Montag, 12. August 2019
Ausgerechnet Zion – Gedanken zum Predigttext vom vergangenen Sonntag
Der Predigttext für den 11. August, den 8. Sonntag nach Trinitatis, steht beim Propheten Jesaja, im 2 Kapitel und geht so:

1 Dies ist's, was Jesaja, der Sohn des Amoz, geschaut hat über Juda und Jerusalem:
2 Es wird zur letzten Zeit der Berg, da des HERRN Haus ist, fest stehen, höher als alle Berge und über alle Hügel erhaben, und alle Heiden werden herzulaufen,
3 und viele Völker werden hingehen und sagen: Kommt, lasst uns auf den Berg des HERRN gehen, zum Hause des Gottes Jakobs, dass er uns lehre seine Wege und wir wandeln auf seinen Steigen! Denn von Zion wird Weisung ausgehen und des HERRN Wort von Jerusalem.
4 Und er wird richten unter den Heiden und zurechtweisen viele Völker. Da werden sie ihre Schwerter zu Pflugscharen und ihre Spieße zu Sicheln machen. Denn es wird kein Volk wider das andere das Schwert erheben, und sie werden hinfort nicht mehr lernen, Krieg zu führen.
5 Kommt nun, ihr vom Hause Jakob, lasst uns wandeln im Licht des Herrn!

Diejenigen, die Texte und Lieder für diesen Sonntag zusammengestellt haben, hatten vor allem das Thema Licht im Sinn: Das Lied „Sonne der Gerechtigkeit“, das Evangelium von Salz und Licht (Mt. 5,13-16) und auch im Ephesertext (5, 8b-14) ist von Kindern des Lichts und Frucht des Lichts die Rede. Nur Psalm 4 tanzt etwas aus der Reihe.

Mir fiel an diesem Text sofort etwas Anderes auf: „Denn von Zion wird Weisung ausgehen und des HERRN Wort von Jerusalem.“
Ausgerechnet der Zionsberg soll der Ort sein, von dem aus alle Menschen auf der ganzen Welt das Rezept für den Frieden erhalten? Ausgerechnet dieser ewige Krisenherd und Hexenkessel soll die Quelle des Weltfriedens werden? Das wäre in der Tat ein gewaltiges Wunder.

Ich stieß mich auch ein wenig an der zionistischen Selbstherrlichkeit: der Zionsberg höher als alle Berge und über alle Hügel erhaben, da lachen ja die Hühner, da haben wir in unserem kleinen, verkackten Deutschland ja schon höhere Berge.
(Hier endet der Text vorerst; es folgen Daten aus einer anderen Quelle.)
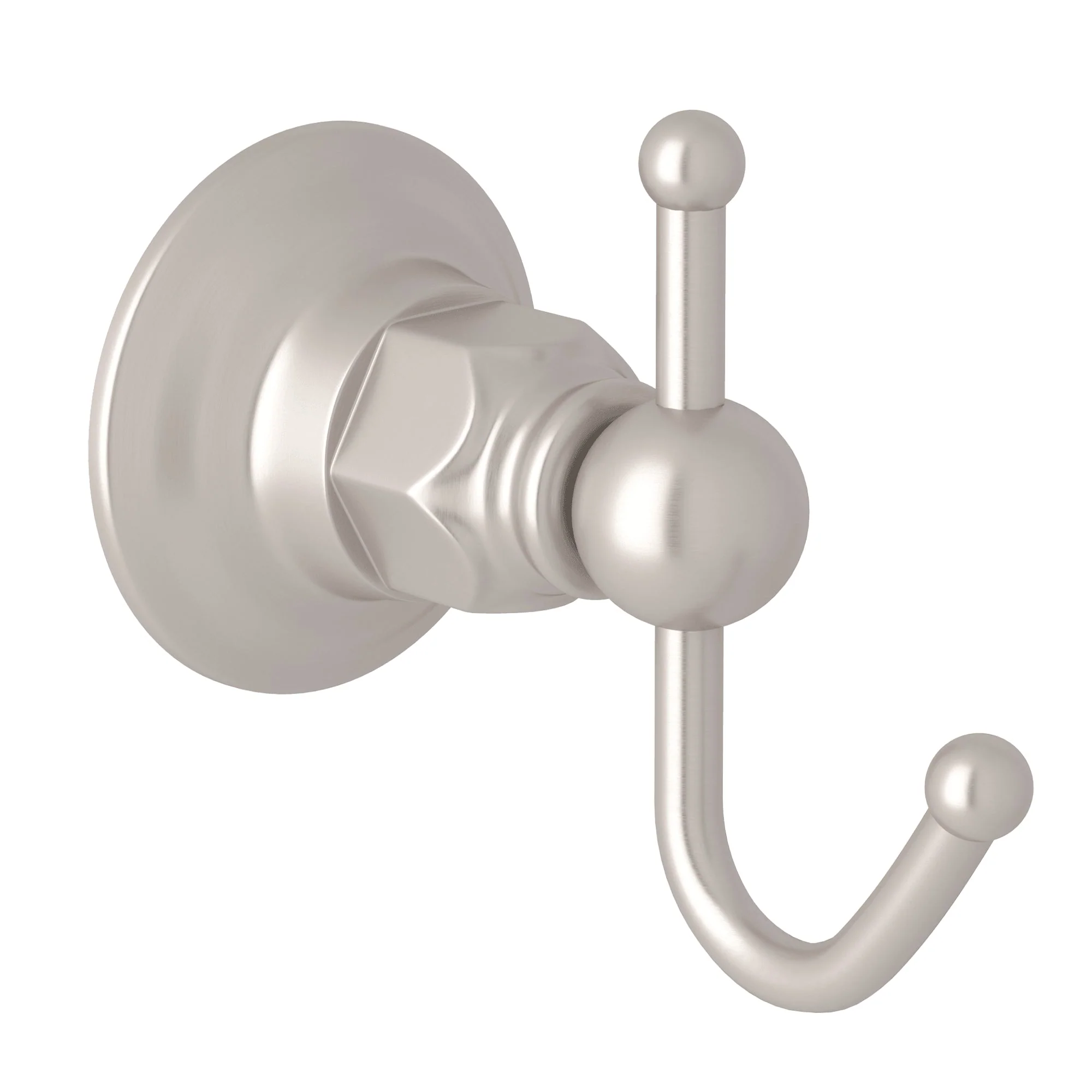 ROHL ROT7 Robe Hook - Image 4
Oder: „Von Zion wird WEISUNG ausgehen.“ Hey, wir sind Chef, ihr müsst alle machen, was wir wollen. So was können sich auch nur Männer ausdenken und zwar jene, die nicht die hellsten Kerzen auf der Torte sind.
Und dann ist da zunächst die Rede von allen Völkern, die ihre Waffen zu Ackergeräten umbauen, aber im Schlusssatz richtet sich der Aufruf, im Licht des Herrn zu wandeln, dann nur an jene aus dem Hause Jakobs. Schon sehr exklusiv.

Doch vielleicht hat der Prophet das gar nicht so gemeint, gehörte das nur zum allgemeinen Sprachgebrauch, um jene zu erreichen, die gerade mal wieder – wie so viele Male – den Anschluss an die Religion verloren, sich abwandten, ihren Geschäften nachgingen und den lieben Gott einen guten Mann sein ließen.

Wäre doch phantastisch, wenn Jesajas Prophezeihung sich erfüllen würde, am besten schon morgen. Und wer weiß, vielleicht bringt der Klimawandel am Ende keine Kriege der Völker mit sich, sondern einen solidarischen Kampf ums Überleben, weil es einfach nicht mehr anders geht, weil zum Kämpfen keine Zeit mehr bleibt.

Sehr schwer vorstellbar, aber man soll ja die Hoffnung nicht aufgeben. Es steckt nicht nur Böses in der Menschheit. Und die Anweisung zum Frieden, ist ja tatsächlich von Zion ausgegangen und hat sich überall auf der Welt verteilt, nur leider bis jetzt nicht durchgesetzt. Also, Angehörige der Menschheit: macht Eure Waffen zu Ackergeräten, investiert in die Welternährung statt in Bomben und Raketen, verlernt das Kriegshandwerk und kommt zurück ins helle Licht von Gerechtigkeit, Frieden und Liebe.